Biomarker testing identifies the unique mutations in your tumour, helping your medical team develop a treatment plan that is tailored to you, more efficient, and less likely to provide unnecessary side effects.
Dying tumour cells release small pieces of their DNA into the bloodstream. These pieces are called circulating tumour DNA (ctDNA).
A ‘liquid biopsy’, collected via a sample of blood or other bodily fluid, can be performed to detect ctDNA and identify specific mutations (including biomarkers) that may have prognostic and/or therapeutic implications.
CtDNA has various clinical applications, including molecular profiling, treatment response prediction, real time monitoring of treatment response, early assessment of recurrence risk through the detection of minimal residual disease (MRD), and real time monitoring for disease recurrence.
One of its notable advantages is its ability to rapidly provide insight into a patient’s response to therapy, in real time, giving specialists more agility in their adjustment of treatment plans. Therapies can be escalated, de-escalated, or ceased, and new therapies introduced, depending on a patient’s response.
CtDNA has also been shown to predict recurrence of bowel cancer with a median lead time of 8.7 months before radiographic assessment.
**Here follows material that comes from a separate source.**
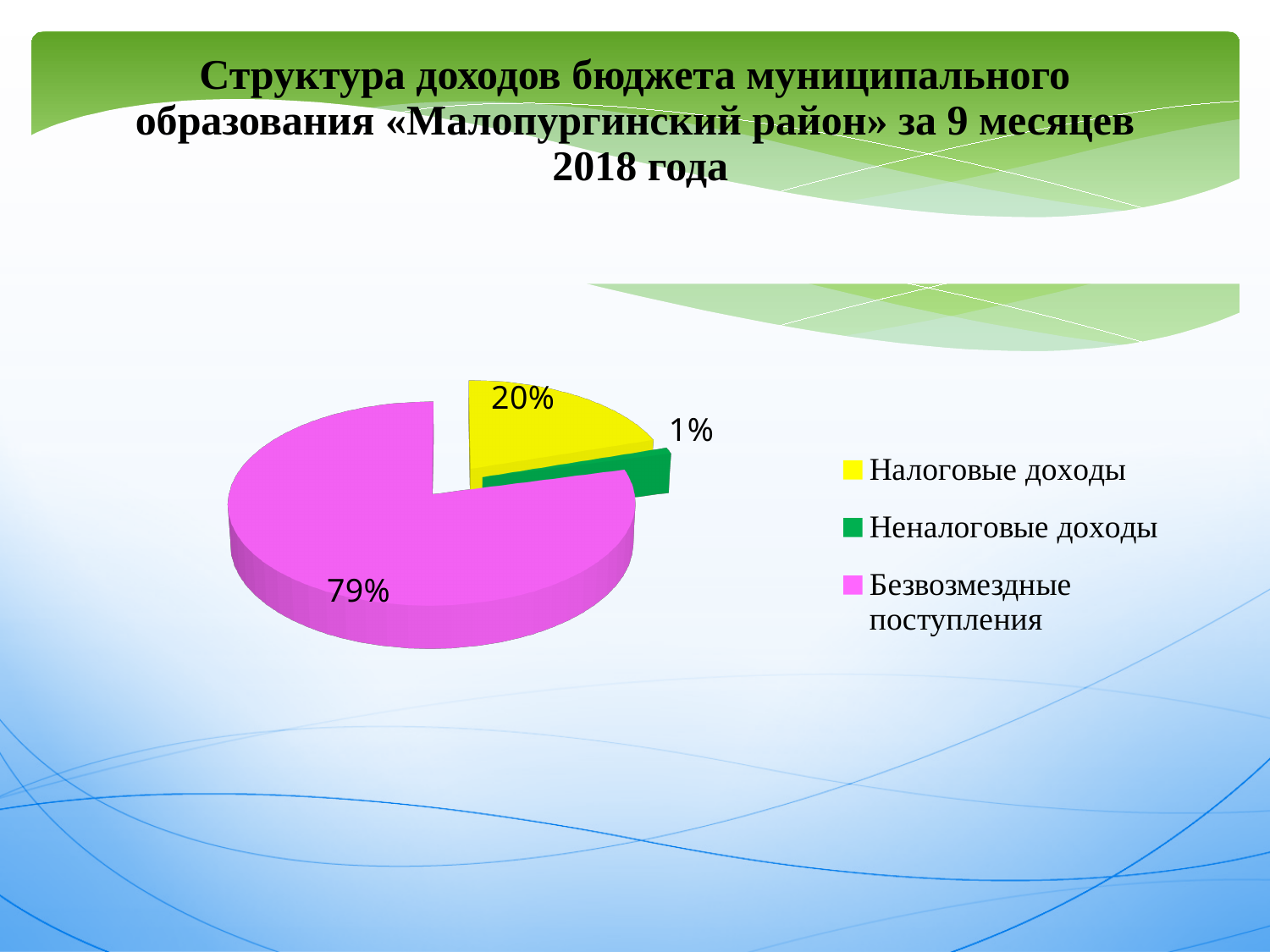
What is the difference in percentage points between Налоговые доходы and Неналоговые доходы? 19 Which category has the largest slice of the pie? Безвозмездные поступления What is the difference in percentage points between Безвозмездные поступления and Налоговые доходы? 59 How many categories are shown in the pie chart? 3 Which category has the smallest slice of the pie? Неналоговые доходы Which is larger, the share for Налоговые доходы or the share for Неналоговые доходы? Налоговые доходы What kind of chart is shown on the slide? pie chart What share of the pie does Безвозмездные поступления represent? 79% What colour is the slice for Безвозмездные поступления? pink Which category is shown in yellow in the legend? Налоговые доходы What share of the pie does Налоговые доходы represent? 20% What share of the pie does Неналоговые доходы represent? 1%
Collection of ctDNA via liquid biopsy is quick, convenient, minimally invasive, and provides a comprehensive profile of both primary and metastatic lesions. Analysis of the resected primary tumour alone via tissue biopsy, which is current standard practice, may provide a misleading representation of metastatic lesions.
Metastases can develop unique characteristics that may not be detected when assessing the primary tumour alone.
While CtDNA shows promise for patients with metastatic bowel cancer, its use also extends to earlier stage bowel cancer.
The DYNAMIC trial involving stage II bowel cancer patients is the first randomised study to provide clinical evidence of ctDNA’s role in reducing the need for adjuvant chemotherapy, without compromising patient survival. The findings are significant as previously there was no way of assessing whether all traces of a cancer had been removed following surgery.
“Our trial has conclusively shown how the ctDNA blood test can be used to direct post-surgical therapy in stage II colon cancer and substantially reduce the number of patients treated with chemotherapy, without impacting the risk of cancer relapse,” Associate Professor and DYNAMIC study author Jeanne Tie said.
“This ctDNA blood test could be used to spare around 600 Australians and over 100,000 people worldwide from unnecessary chemo treatments each year.”